One hundred and fifty contestants from 15 countries will descend on the Prinsen Hotell in Trondheim, Norway this weekend to get down to the hairy business of who exactly has the world's best facial furniture.
The World Beard and Moustache Championships is a biennial contest pitting competitors against one another in 17 different official categories ranging from Dali and Fu Manchu moustaches to Garibaldi and Imperial style beards -- not to mention the much-coveted prize for the world's best facial hair.
Ole Skibnes, the president of the host Norwegian Moustache Club, says judging the myriad different hirsute appendages that will appear on stage Sunday is no easy task.
"This is not a circus," says Skibnes, whose club has hosted the world championships twice.
"You can't just judge the size of the moustache -- you have to see if the hair is well-groomed, see if it suits the person, see if it makes them look good."
What exactly constitutes "good-looking" facial hair is, naturally, a hotly contested subject at the world championships.
The competition, which has its roots in a 1990 event organized by a facial hair club in Höfen, Germany, has been held every two years since 1995 in locations ranging from Sweden to Alaska.
Germans are traditionally known as the most competitive group on the world facial hair scene, says Michael "Atters" Attree, an editor of The Chap magazine and self-proclaimed "moustache maverick." His Handlebar Club (the oldest moustache club in the world) hosted the 2007 championships in Brighton, England.

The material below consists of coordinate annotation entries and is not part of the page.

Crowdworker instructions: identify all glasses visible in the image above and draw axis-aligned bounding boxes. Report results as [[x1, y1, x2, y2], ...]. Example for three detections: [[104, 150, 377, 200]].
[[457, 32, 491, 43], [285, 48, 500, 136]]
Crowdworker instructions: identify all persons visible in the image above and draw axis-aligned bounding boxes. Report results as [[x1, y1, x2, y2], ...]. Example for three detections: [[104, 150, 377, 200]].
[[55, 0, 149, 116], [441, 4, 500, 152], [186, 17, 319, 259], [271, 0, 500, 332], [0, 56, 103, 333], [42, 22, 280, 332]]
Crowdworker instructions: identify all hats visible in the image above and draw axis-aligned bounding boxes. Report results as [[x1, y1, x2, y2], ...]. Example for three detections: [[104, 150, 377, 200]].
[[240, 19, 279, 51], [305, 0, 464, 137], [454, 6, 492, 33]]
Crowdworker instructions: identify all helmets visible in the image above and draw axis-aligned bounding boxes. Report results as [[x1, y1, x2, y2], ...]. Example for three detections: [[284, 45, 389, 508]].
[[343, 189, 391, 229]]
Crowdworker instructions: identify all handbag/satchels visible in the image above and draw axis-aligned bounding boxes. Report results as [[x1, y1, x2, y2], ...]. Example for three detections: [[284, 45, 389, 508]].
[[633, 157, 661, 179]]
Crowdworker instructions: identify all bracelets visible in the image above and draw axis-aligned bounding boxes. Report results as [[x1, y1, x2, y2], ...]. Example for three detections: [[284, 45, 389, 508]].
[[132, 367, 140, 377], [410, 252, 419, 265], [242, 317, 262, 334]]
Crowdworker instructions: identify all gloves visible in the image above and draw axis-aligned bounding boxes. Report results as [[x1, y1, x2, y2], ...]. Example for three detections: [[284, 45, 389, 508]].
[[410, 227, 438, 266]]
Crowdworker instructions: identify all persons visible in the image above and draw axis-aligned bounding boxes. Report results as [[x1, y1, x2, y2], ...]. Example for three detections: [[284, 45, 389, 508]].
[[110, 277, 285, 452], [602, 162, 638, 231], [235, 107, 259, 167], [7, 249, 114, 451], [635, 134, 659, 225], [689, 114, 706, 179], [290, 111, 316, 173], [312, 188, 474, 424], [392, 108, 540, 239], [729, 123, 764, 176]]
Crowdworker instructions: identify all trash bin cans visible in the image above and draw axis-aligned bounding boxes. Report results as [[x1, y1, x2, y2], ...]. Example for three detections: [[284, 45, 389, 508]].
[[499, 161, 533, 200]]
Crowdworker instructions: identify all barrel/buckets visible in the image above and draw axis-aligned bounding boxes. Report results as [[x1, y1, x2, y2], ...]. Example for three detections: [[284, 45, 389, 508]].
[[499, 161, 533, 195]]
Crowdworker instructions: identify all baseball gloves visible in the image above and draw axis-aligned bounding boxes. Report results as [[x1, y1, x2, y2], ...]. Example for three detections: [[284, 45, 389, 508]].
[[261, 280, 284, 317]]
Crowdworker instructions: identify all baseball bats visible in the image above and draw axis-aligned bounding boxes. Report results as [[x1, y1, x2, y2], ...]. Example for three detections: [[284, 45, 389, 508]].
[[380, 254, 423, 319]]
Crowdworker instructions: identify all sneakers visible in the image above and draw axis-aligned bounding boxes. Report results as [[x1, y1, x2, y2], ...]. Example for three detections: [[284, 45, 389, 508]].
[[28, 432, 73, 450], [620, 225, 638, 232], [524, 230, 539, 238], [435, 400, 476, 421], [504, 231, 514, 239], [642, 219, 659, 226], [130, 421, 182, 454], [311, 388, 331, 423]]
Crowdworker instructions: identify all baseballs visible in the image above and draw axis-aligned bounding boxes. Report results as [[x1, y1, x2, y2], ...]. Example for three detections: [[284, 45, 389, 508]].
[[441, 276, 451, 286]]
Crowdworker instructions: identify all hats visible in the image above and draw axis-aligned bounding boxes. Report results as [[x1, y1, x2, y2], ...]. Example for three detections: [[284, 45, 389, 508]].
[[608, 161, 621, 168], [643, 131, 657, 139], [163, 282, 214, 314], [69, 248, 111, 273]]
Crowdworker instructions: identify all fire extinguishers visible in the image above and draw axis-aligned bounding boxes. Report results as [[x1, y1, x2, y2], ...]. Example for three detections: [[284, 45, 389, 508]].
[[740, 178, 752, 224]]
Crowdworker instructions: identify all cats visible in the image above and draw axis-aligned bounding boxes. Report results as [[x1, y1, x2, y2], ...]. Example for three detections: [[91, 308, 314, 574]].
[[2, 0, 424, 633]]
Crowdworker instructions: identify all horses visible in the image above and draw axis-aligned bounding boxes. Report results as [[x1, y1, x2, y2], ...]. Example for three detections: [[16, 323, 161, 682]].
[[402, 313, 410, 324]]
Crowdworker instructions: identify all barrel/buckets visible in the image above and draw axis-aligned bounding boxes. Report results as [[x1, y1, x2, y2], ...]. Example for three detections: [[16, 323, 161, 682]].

"The Germans are known for odd clubs and for not having a huge sense of humor, so belonging to some sort of moustache club is a way of being sociable," says Attree.
"The championships are a way for the competitors to bond and make friends, and every other year they sort of return and stick together like a huge ball of Velcro. It's like a big hairy love-in."
However, the world of facial hair is not without its rifts.
The German contingent at the 2009 championships in Anchorage, Alaska was reportedly unhappy when their own Karl-Heinz Hille placed second in the overall title to American David Traver, who also organized the event and handpicked the judges.
It was at the Anchorage games that the United States emerged as the "premier power in world bearding," according to Beard Team USA captain Phil Olsen, who predicts that America will net a staggering eight out of 17 possible gold medals at the games.
"The U.S. has the best chance to win the most medals by far," says Olsen, who sports a Garibaldi-style beard and helped organize the 2003 Carson City and 2009 Anchorage world championships.
Michael Attree was quick to dismiss Olsen's claim as little more than "a rattling of the saber" to garner attention ahead of the contest.
"Beards are hideous things if you ask me," says Attree, who sports a traditional English moustache. "Phil Olsen's interest is beyond moustaches and beards ... it's pure world domination, I think."
While Attree acknowledges the creative, "pure psychedelia" of the Freestyle facial hair categories, he believes the real beauty lies in the classic moustache styles.
"I have my moustache because I bloody well can," says Attree. "Plus, the ladies do love a good old smasher stuck on them."
Bruce Roe, who says he has been in more world competitions and taken more trophies (five) than any other American, believes that designating one category as superior to another misses the point of the competition.
"It's all in fun in the end really," says Roe, the president of the Washington-based Whisker Club who competes in the Hungarian-style moustache category.
"The championships are an excuse for us to get together with our friends -- I have some trophies, but the best part is the friends I've made through the years."